*Data for this task:*

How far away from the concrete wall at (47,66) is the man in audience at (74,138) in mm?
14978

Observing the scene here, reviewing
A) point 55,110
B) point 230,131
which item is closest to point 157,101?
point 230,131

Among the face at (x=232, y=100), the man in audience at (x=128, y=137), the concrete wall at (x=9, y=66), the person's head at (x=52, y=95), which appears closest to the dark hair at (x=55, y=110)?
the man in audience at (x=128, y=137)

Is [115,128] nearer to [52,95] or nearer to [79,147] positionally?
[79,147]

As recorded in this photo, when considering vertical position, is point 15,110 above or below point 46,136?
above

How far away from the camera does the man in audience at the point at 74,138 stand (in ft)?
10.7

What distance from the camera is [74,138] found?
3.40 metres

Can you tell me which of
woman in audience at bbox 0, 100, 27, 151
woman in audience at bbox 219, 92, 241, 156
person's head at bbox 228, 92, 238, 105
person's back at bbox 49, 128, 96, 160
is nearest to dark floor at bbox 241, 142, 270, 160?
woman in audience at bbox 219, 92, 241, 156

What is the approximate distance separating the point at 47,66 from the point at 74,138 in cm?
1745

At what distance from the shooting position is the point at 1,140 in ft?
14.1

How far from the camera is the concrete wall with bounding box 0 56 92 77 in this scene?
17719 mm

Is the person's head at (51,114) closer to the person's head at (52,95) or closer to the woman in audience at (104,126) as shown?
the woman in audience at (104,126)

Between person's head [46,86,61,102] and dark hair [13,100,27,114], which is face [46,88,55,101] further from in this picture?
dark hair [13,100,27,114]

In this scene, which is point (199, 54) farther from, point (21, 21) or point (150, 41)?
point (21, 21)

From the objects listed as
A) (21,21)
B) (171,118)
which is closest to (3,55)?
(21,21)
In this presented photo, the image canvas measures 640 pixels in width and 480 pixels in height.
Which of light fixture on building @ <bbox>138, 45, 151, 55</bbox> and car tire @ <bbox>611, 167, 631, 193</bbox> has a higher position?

*Task prompt:* Copy all of the records above word for word, keeping every line the same.

*Finished task:*
How far away from the concrete wall at (47,66) is the man in audience at (74,138) in mm?
14978

Observing the scene here, reviewing
A) point 55,110
B) point 230,131
which item is closest to point 157,101?
point 230,131

Among the face at (x=232, y=100), the man in audience at (x=128, y=137), the concrete wall at (x=9, y=66), the person's head at (x=52, y=95), which appears closest to the dark hair at (x=55, y=110)?
the man in audience at (x=128, y=137)

Is [115,128] nearer to [52,95] or nearer to [79,147] positionally?
[79,147]

As recorded in this photo, when considering vertical position, is point 15,110 above or below point 46,136?
above

How far away from the camera does the man in audience at the point at 74,138 stand (in ft)?
10.7

What distance from the camera is [74,138] found?
3.40 metres

Can you tell me which of
woman in audience at bbox 0, 100, 27, 151
woman in audience at bbox 219, 92, 241, 156
person's head at bbox 228, 92, 238, 105
person's back at bbox 49, 128, 96, 160
is nearest to dark floor at bbox 241, 142, 270, 160?
woman in audience at bbox 219, 92, 241, 156

What is the approximate distance separating the point at 47,66 from the point at 74,138 in cm?
1745

At what distance from the shooting position is the point at 1,140 in ft?
14.1

How far from the camera is the concrete wall with bounding box 0 56 92 77 in this scene?
17719 mm

Is the person's head at (51,114) closer to the person's head at (52,95) or closer to the woman in audience at (104,126) as shown?
the woman in audience at (104,126)

Between person's head [46,86,61,102] and dark hair [13,100,27,114], which is face [46,88,55,101] further from in this picture?
dark hair [13,100,27,114]

In this scene, which is point (199, 54) farther from, point (21, 21) or point (150, 41)?
point (21, 21)

From the objects listed as
A) (21,21)
B) (171,118)
which is closest to (3,55)?
(21,21)
In this presented photo, the image canvas measures 640 pixels in width and 480 pixels in height.
Which of light fixture on building @ <bbox>138, 45, 151, 55</bbox> and car tire @ <bbox>611, 167, 631, 193</bbox> has a higher position?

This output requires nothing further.